CHARLESTON, W.Va. -- Gossip is tempting. We hear things about people all the time. But where do you draw the line between normal curiosity and being part of the rumor mill?
Most of us have been the subject of gossip at some point in our lives, and we've all felt the sting of humiliation that goes along with it.
On the other hand, we've all done some gossiping of our own, and we may have hurt someone's feelings as a result.
Most gossip comes from fear, anger or jealousy. The perpetrator wants agreement and validation from others. The burden, then, falls on the listener. And you always have a choice. Reminds me of the quote, "All that's necessary for the triumph of evil is that good men do nothing."
A lot of gossip tends to take place in the workplace. The American Psychological Association has conducted research on the need of employees to vent to co-workers. Even though it can create a toxic environment, gossip has actually been shown to be a bonding tool -- yikes!
And therein lies the danger. Before you know it, this venom takes on a life of its own and can start to define the culture.
Gossiping is the coward's way of expressing anger. To put someone else down to make yourself feel superior is a giant red flag for insecurity. As my husband, John, always reminds me, "Consider the source."

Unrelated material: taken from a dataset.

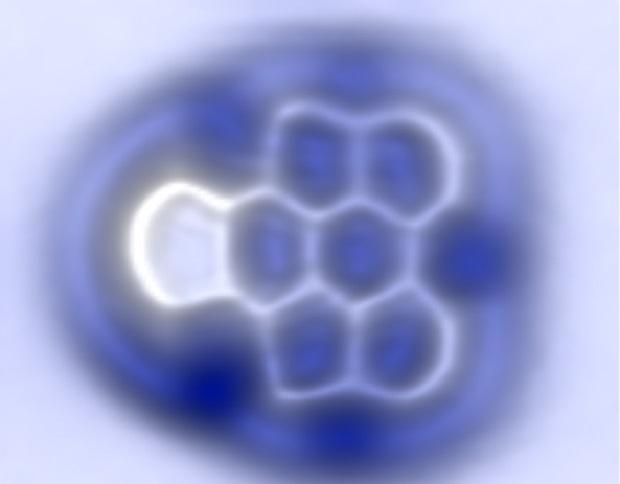 A molécula de arino detectada polo CiQUS de Santiago en colaboración con IBM.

The gossiper is likely, in time, to feel bad about themselves, according to author Kristin Hutchings. Gossip only offers temporary gratification. It's not long before the gossiper begins to feel the negative effects on their self-esteem, which may call for the cycle of gossip to repeat in order for that adrenaline rush to continue.
Go on a gossip-free diet
So, what can be done about this? Can one person actually make a difference? With time and repetition, the answer is yes.
Watch out for patterns. Don't put yourself in risky situations.
Stop gossip in its tracks. Don't take the bait. Make it known you won't listen to gossip or spread it.
Be courageous and stand your ground. Walk away if you have to. Throw in a question or a comment about the subject that turns the gossip on its head.
Take a "no gossip" pledge. Build on the popularity of current movements -- the "no texting while driving pledge," for example -- and hold each other accountable. The group may be skeptical at first. You'll need to create a new pattern for dealing with this dynamic.
After all, we teach people how to treat us. And the best predictor of future behavior is past behavior. If you've taught the group you'll keep the gossip game going, it's going to take demonstration after demonstration of the new behavior before you can be effective.
Gossips need supportive listeners -- and are unlikely to continue if their gossip and point of view is being challenged. Don't feed the vampire!
Toolbox for not talking
Here are some helpful phrases you can use, drawn from employee assistance programs:
"I don't think talking about the problems Sue is having behind her back is going to help her."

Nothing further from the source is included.